Drought conditions persisted in July and August, and most fields just didn't get timely rains to save the crop. Most farmers in our area have shredded their cotton, including us, in order to collect crop insurance. It has become an all-too familiar pattern in our area the past four years. Already, we have destroyed about 80% of our acres. Experiencing our first freeze this winter on November 11th, we will find out next week just how much cotton we will harvest this year.
We will strip a 50-acre field this week. Past that, we do not know if we will harvest much more on our 6,700-acre farm. At best, we are looking at harvesting about 10-15 percent of our acres. For four consecutive years, many farmers have had no cotton crop at all in our area.
For our area of West Texas, it has been the roughest stretch for agriculture since the 1950s. Some say since the 1930s Dust Bowl years. But crop insurance has kept most of us alive in these hard times. We are blessed with such a program. The last of the subsidies are gone in American agriculture. When farmers miss three or four consecutive crops, crop insurance is the only thing saving us from a radical change...which means "retirement" or changing vocations and lifestyles. For many, that would mean leaving the farm for the oil field or larger cities for employment.
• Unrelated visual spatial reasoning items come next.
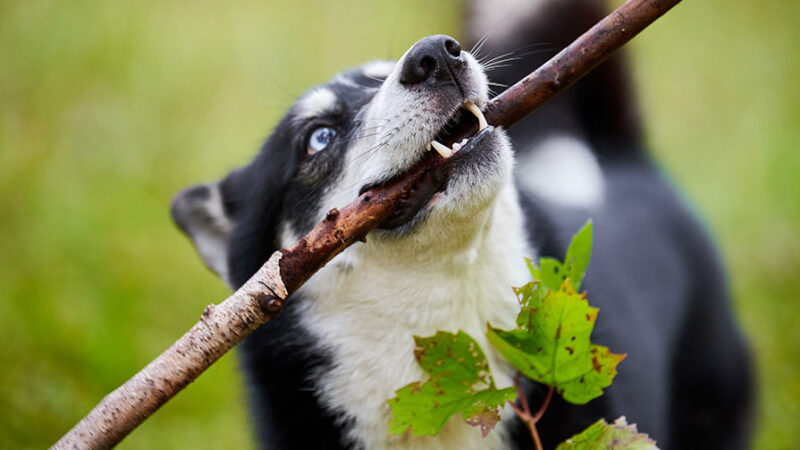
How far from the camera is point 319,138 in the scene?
95.1 inches

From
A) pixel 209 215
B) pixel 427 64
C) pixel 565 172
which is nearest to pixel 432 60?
Result: pixel 427 64

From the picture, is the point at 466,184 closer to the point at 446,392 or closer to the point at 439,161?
the point at 439,161

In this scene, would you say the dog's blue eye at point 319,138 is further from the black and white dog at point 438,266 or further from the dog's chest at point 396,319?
the dog's chest at point 396,319

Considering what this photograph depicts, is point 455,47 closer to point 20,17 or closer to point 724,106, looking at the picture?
point 724,106

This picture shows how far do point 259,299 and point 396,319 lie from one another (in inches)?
26.5

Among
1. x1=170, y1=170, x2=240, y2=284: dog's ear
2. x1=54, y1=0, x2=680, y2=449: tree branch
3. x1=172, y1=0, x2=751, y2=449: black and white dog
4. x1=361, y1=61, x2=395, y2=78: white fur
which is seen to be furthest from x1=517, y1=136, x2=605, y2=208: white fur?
x1=54, y1=0, x2=680, y2=449: tree branch

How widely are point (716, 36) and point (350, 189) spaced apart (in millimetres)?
5266

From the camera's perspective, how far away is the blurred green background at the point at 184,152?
419 centimetres

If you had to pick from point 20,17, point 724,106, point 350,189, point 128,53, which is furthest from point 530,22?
point 20,17

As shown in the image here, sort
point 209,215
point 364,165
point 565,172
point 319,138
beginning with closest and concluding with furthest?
point 364,165
point 319,138
point 209,215
point 565,172

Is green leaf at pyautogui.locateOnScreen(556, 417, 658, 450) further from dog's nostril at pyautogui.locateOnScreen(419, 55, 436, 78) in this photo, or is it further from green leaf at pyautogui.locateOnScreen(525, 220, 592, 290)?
dog's nostril at pyautogui.locateOnScreen(419, 55, 436, 78)

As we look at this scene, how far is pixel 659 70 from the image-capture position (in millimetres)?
6371

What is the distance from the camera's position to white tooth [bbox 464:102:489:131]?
6.11 ft

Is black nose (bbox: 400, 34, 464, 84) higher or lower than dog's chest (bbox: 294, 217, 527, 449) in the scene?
higher
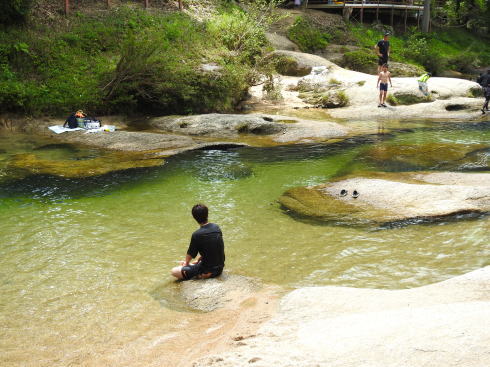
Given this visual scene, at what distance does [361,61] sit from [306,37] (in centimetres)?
520

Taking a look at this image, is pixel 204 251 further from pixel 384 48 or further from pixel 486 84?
pixel 486 84

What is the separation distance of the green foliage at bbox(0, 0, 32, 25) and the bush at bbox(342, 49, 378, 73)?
61.3 ft

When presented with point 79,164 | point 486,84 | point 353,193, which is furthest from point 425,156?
point 79,164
While the weather and crops have not been that positive for us this decade, we've had lots of moisture since the first of September. Close to 10 inches of rain has fallen in two and a half months. Those rains did little to nothing for the 2014 crop, but will provide a nice foundation of soil moisture heading into 2015.
As a dryland cotton farmer, you always have to have some hope for the next year...even if there is only a shred of it left.